A surprising number of flowering shrubs perform beautifully in either sun or shade, making them quite versatile where planning a landscape. All can be utilize around outdoor living areas such as decks and patios. Several good candidates are these six:  

  1. Japanese pieris, aka lily of the valley shrub (Pieris japonica) is a versatile shrub for sun to part shade (USDA hardiness zones 5 to 8). This broadleaf evergreen shrub grows to 8-12 feet tall and up to 8 to 10 feet wide; most cultivated cultivars are generally smaller in size. New spring foliage emerges with a bright, rich orangey or bronze tint, which matures to dark, glossy green in summer. Leaf size ranges from 1 to 3.5 inches long.
  2. Winter daphne (Daphne odora) is a broadleaf evergreen best grown in warmer climates (zones 7 to 9). It blooms from late-winter into early spring;. Soft pink to white flowers are sweetly fragrant. Leaves may scorch in full sun. Winter Daphne grows 3 to 4 feet tall with a spread of 2 to 4 feet.. Foliage is glossy and leathery; each obovate, 4-inch-long leaf is a rich, deep green.
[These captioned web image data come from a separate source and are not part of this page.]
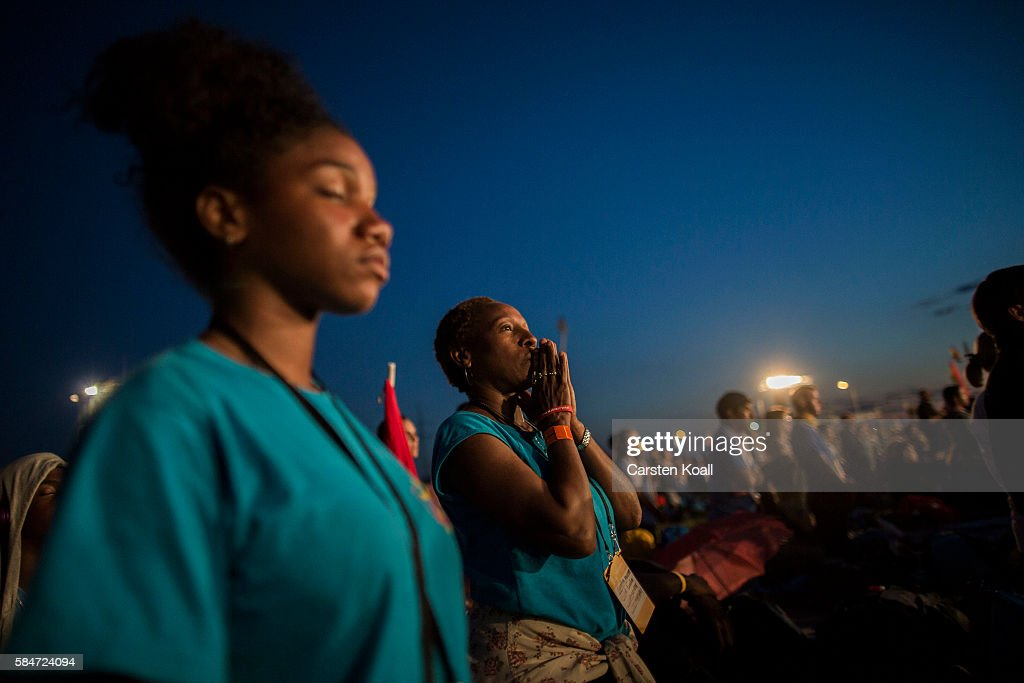Catholics Gather For Pope Visit And World Youth Day : Fotografía de noticias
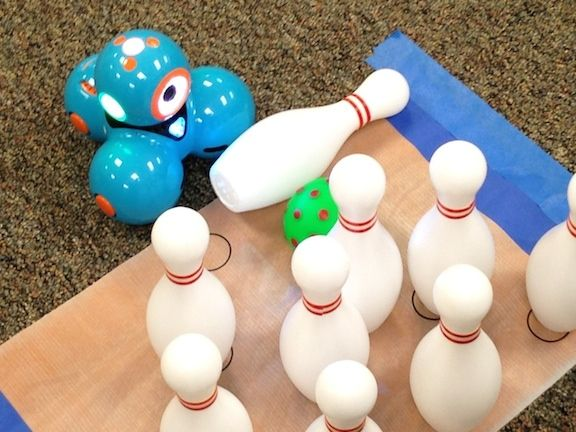 Robots Bowl! Robotics with Dash and Dot for STEM Ed in First grade - 5th grade (via the digital scoop)
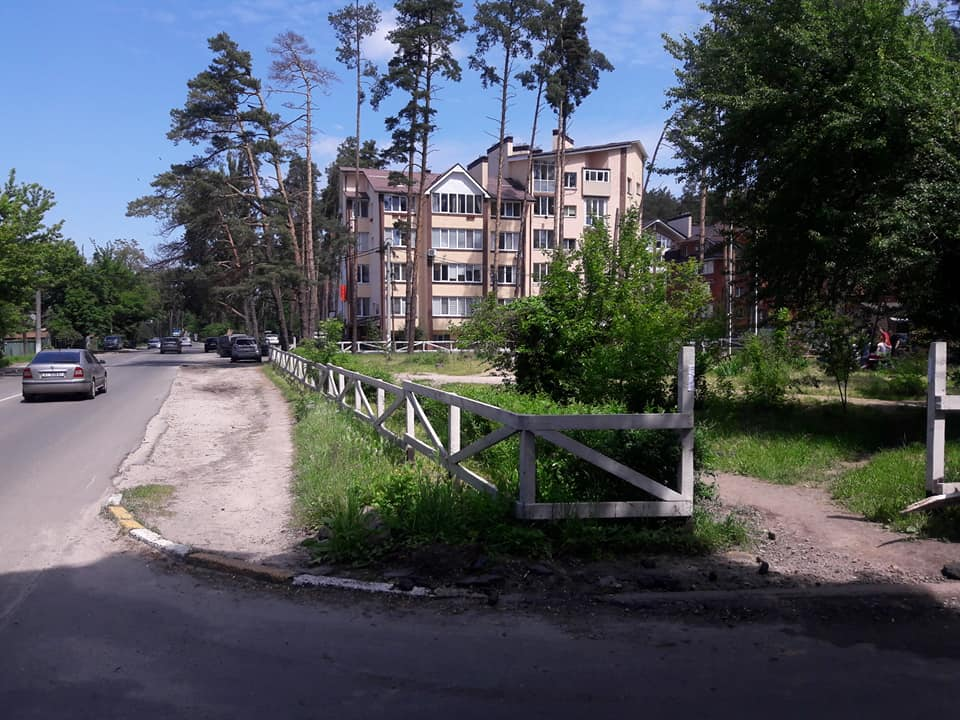 В Ірпені обновили паркан у сквері Героїв Небесної сотні - Україна, Паркан, ірпінь - Irpin1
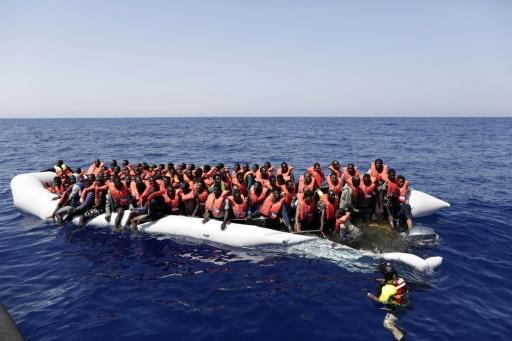 Italiens Küstenwache rettet rund 6500 Flüchtlinge vor Libyen aus Seenot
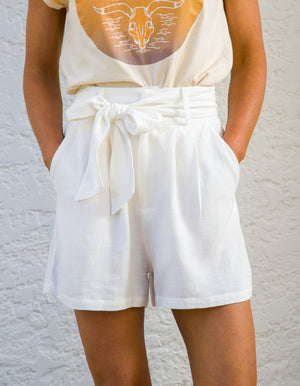 Staycation linen shorts in White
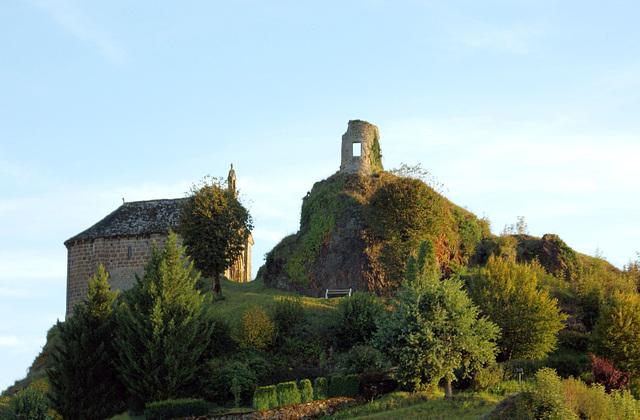 vestiges à Saignes ( Cantal )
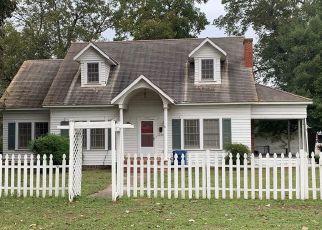 Foreclosed Home in W ARKANSAS AVE, Vivian, LA - 71082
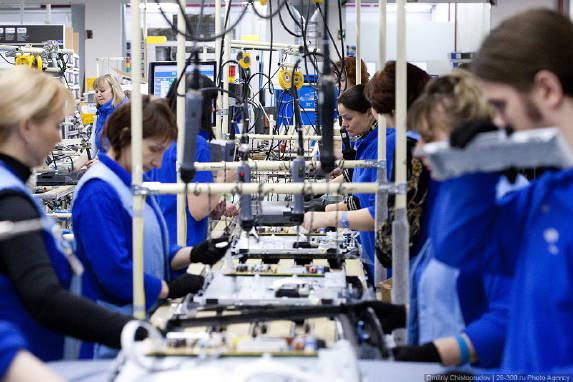 Уряд почав переговори з країнами ЄС, які хочуть запросити українців на сезонні роботи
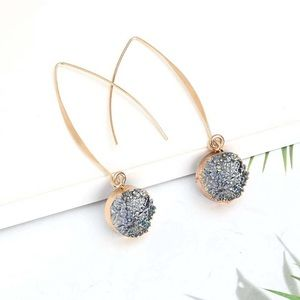 Iridescent blue/gray druzy drop earrings NEW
Several cultivars are available with ‘Aureomarginata’ (creamy or golden leaf edges are popular.
  3. Oakleaf hydrangea (Hydrangea quercifolia) is among the largest of the six shrubs, reaching 6 to 8 feet tall and wide provided you select the correct cultivars. Species oakleafs easily grow 2-3 times larger. Shrub blooms on old wood; if pruning is necessary, wait until after flowering (zones 5 to 9).
  4. Japanese kerria (Kerria japonica) is frequently mistaken for forsythia as both bear bright yellow flowers in spring and display a low-growing, arching shrub habit. Its flowers are single, five-petaled, yellow to golden yellow, rose-like blooms. Kerria grows to 3-6 feet tall and to 6-8 feet wide on slender, green stems that retain their color in winter. It is both deer and drought tolerant (zones 4 to 9).
  5. Mountain laurel (Kalmia latifolia), related to Japanese Pieris, are at home in 1-2 hours of dappled or filtered sunlight. This evergreen shrub grows 5-7 feet tall and wide with glossy green 4-5 inch long leaves. Select from over 40 colorful cultivars, ranging from white, pink, pink-rose flowers which open in May (zones 5-9).
  6. Leatherleaf mahonia (Mahonia bealei) is native to the forested areas of the far western U.S., reliably hardy in zones 5 to 8 and copes with considerable shade. It’s a broadleaf evergreen with a spreading to upright habit, usually reaching 4 – 6 feet tall by 4 – 5 feet wide, although if sited close to a wall or fence, it can be trained to grow taller.

All shrubs prefer moist, rich, well-drained soils and some amounts of morning sunlight. They are moderately drought tolerant after the first year. Flowers attract bees; fruit attracts birds deer resistant, birds love the berries. Prune within 4-6 weeks after spring bloom has ended.